The plight of Worcester and Wasps has accelerated plans for the RFU and the Premiership clubs to reshape the domestic game with Sweeney conceding the existing structure “is not ideal for club or country and we’re all fed up with it”.

Central contracts have surfaced perennially since the union failed to introduce them when the game went professional but, with player wages increasing, officials from the RFU and Premiership Rugby Limited have conceded the financial crisis has arrived, in part, because the clubs’ costs far outweigh their revenues.

As a result the idea of central contracts has arisen again because many England stars are in effecty paid two salaries – around £23,000 per Test as well as lucrative deals at their clubs.

The Exeter director of rugby, Rob Baxter, said recently that the model does not work and makes developing and keeping hold of England internationals problematic at a time when Test players miss around 50% of their club’s Premiership games amid tighter salary cap constraints.

Sam Simmonds has already agreed a move abroad next season and a host of other internationals are expected to follow with better wages on offer, despite the fact that makes them ineligible for England as per the RFU’s existing regulations.

Sweeney favours proposals to introduce a 10-team Premiership for the 2024-25 season, when the next Professional Game Agreement comes into force, to ensure fewer Premiership matches clash with the international windows while central contracts would alleviate club costs and give the RFU far better access and control over its players – something Eddie Jones has consistently wanted more of throughout his tenure.

“I think everything is on the table to be discussed,” Sweeney said. “There are certain phrases which are like nuclear buttons and the phrase ‘central contracts’ tends to have that nuclear effect.

“In terms of the higher salaries for the elite players, the time they spend playing for England and the time they spend playing for their club – is there a different way we can work with PRL and work with the clubs in order to mitigate the expense they are facing on that side of things and have a better structure in place so we achieve greater financial stability for the clubs and we also achieve better quality of players coming into the national team? I would say that all of these possibilities are on the table because of what’s happened.

“I don’t like using the phrase but this has created an opportunity, but it is an opportunity to look at everything that has been knocking around for quite some time. This is the time to address that.
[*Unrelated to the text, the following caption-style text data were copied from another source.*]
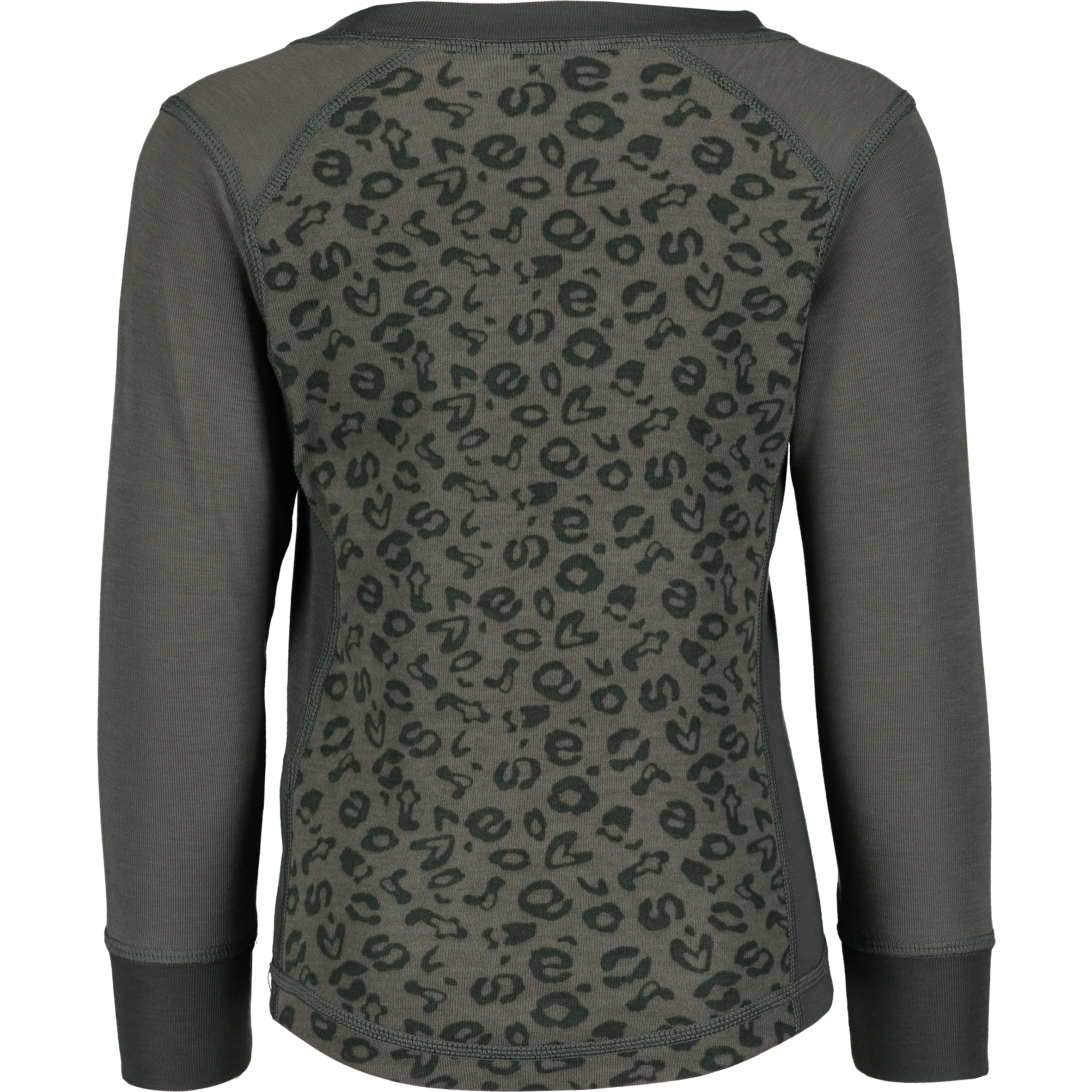 EVEREST, K Base Layer Shirt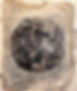 Coffee Cipher 3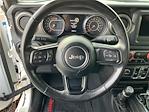 2020 Jeep Gladiator Crew Cab 4WD Pickup for sale #CT174889 - photo 3
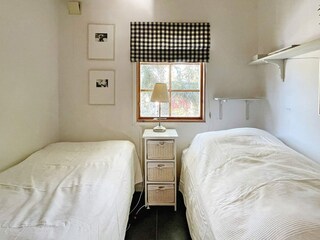 Vakantiehuis Gräddö  23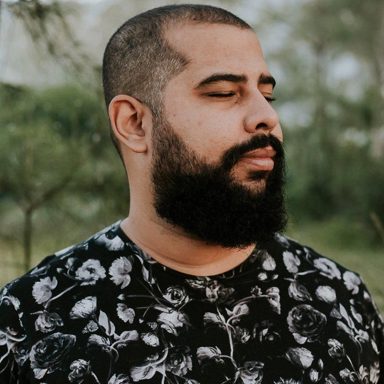 Walace Souza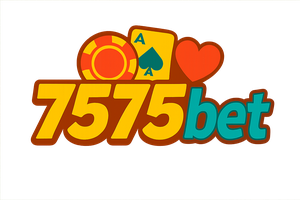 7575 bet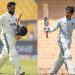 Kumar Kushagra from Bokaro selected in India A team in place of injured Rishabh Pant for New Zealand A matches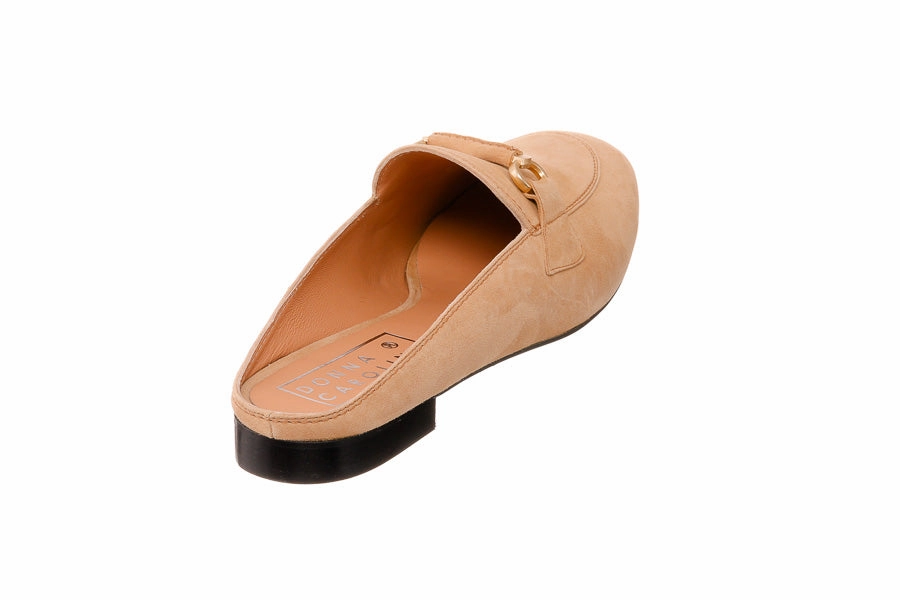 Don Lara Camel
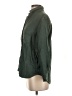 Madewell 100% Cotton Green Long Sleeve Button-Down Shirt Size XXS - photo 5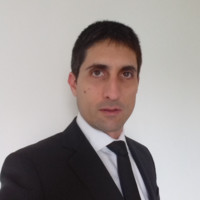 Augusto ANGEL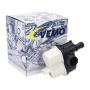 VEMO V10-77-0090 Gas pump, EVAP active carbon tank (tank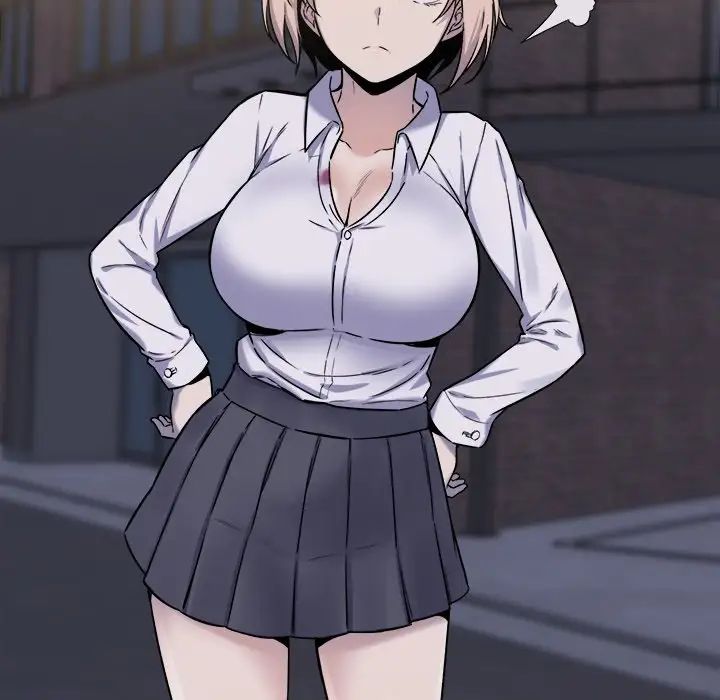 最惨房东并不惨第30话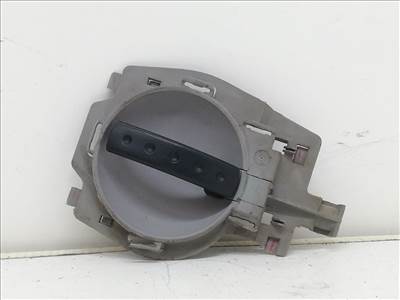 CITROËN C3 I (FC_) 1.1 i Jobb első Belső Kilincs #10695# 9647164377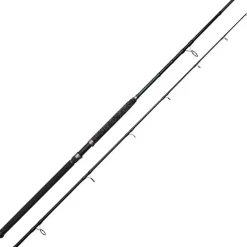Canne Silure Madcat Black Allround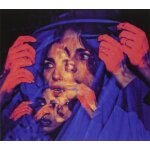 Vinyle laetitia shriff pandemonium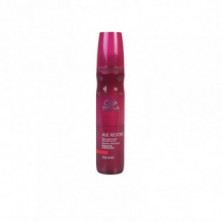 Age Restoring Cond Spray Coarse Hair Acondicionar en Spray 150 ml Wella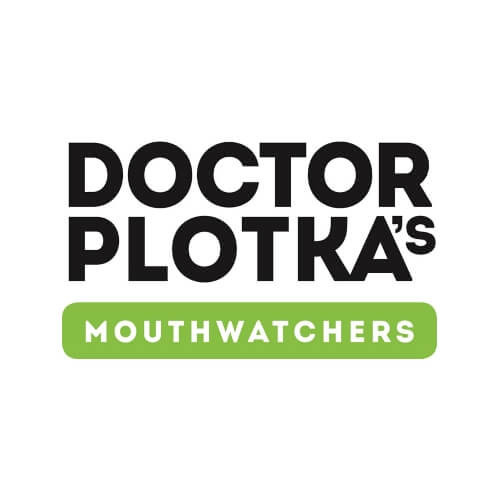 Doctor Plotkas Mouth Watchers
“I don’t think there has ever been a bigger opportunity since the game went professional for us to come around the table in an active, open and transparent manner.”

Sweeney also acknowledged the RFU regulation which dictates players based outside England are ineligible for the national team would be looked at as part of wider discussions with allowances already made for Worcester players as well as those at Wasps, assuming the club enter administration on Monday. “I’ve heard of a number of players saying they have intentions or would look at going abroad after the World Cup so we’ll have to address that.”

Sweeney is also an advocate of introducing an independent audit of clubs’ finances, as is the case in France, and conceded the need for the RFU to reconsider its fit and proper person’s test for owners after Worcester’s former director of rugby Steve Diamond suggested the union had stood by and watched the Warriors’ demise. “That would come under the heading of regulatory control and governance reform,” he said.

“We do currently have a fit and proper test. Is it fit and proper enough? We need to look at everything coming out of this experience and there is probably a question linking with Worcester and how did they pass that test going back in time.”

Meanwhile London Irish issued a statement on Sunday describing reports of a possible merger between the club and Wasps as “total and utter speculation”.